Sala adequada para coleta
Em novembro do ano passado, a Câmara Municipal promulgou a Lei 11.321, de autoria da presidente Nely Aquino (Pode), que prevê a criação de salas de apoio à amamentação para servidoras da administração direta e indireta do Município. Já em março desse ano, a Casa inaugurou uma sala de apoio à amamentação em cumprimento à legislação, com todos os equipamentos necessários à coleta e armazenamento de leite materno para uso de mulheres que trabalham e frequentam a Câmara Municipal. No mês passado, audiência pública solicitada por Wilsinho da Tabu (PP) discutiu a importância do aleitamento materno; na ocasião, o parlamentar comunicou a apresentação do Projeto de Lei 342/2022, que institui a data de 21 de maio como o Dia Municipal de Proteção ao Aleitamento Materno.

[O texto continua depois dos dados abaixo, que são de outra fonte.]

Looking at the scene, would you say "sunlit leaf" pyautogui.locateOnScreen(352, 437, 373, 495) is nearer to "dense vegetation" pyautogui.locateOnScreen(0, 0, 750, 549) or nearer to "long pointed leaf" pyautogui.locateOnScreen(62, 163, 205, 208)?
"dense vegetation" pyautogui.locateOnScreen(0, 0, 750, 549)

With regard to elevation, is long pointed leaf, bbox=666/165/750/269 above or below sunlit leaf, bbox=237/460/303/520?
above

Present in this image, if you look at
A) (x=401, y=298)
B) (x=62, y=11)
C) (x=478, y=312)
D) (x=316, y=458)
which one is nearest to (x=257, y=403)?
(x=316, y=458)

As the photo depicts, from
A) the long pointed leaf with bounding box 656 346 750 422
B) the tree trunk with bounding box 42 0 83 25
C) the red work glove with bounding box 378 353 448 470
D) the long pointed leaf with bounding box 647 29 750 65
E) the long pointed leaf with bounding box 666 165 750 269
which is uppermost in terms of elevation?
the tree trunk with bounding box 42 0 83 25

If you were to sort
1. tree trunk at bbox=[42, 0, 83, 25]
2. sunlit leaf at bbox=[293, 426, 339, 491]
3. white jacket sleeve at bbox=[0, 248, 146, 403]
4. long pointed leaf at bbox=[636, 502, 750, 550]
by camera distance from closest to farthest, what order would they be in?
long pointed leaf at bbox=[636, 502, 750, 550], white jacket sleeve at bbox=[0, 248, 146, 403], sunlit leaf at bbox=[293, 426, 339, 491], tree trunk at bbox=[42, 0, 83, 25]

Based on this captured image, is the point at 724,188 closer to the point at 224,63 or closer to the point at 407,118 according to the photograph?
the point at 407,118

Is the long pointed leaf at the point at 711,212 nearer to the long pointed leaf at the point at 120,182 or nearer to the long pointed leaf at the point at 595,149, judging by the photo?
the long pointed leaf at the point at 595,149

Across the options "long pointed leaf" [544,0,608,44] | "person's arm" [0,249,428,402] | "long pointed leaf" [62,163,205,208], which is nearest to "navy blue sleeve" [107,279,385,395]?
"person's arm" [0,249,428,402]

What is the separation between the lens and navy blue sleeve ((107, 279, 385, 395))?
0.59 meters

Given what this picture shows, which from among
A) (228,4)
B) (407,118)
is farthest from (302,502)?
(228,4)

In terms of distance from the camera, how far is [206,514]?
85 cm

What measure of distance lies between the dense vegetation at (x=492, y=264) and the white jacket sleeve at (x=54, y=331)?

Ao final do debate, que contou com a participação de vários profissionais do HOB, HC e Odete Valadares, a vereadora Fernanda Altoé destacou que um dos objetivos do debate é dar visibilidade ao tema, mas que a Comissão de Mulheres irá agendar visitas técnicas às três unidades de coleta e armazenamento de leite materno, além de estudar a possibilidade de propor remanejamento no Orçamento Municipal, direcionando verba para a atividade e para a criação de novos bancos de leite. Fernanda também se disponibilizou a conversar com o Corpo de Bombeiros de Minas Gerais para ver se há a possibilidade de implantação do modelo utilizado em Brasília na coleta do material.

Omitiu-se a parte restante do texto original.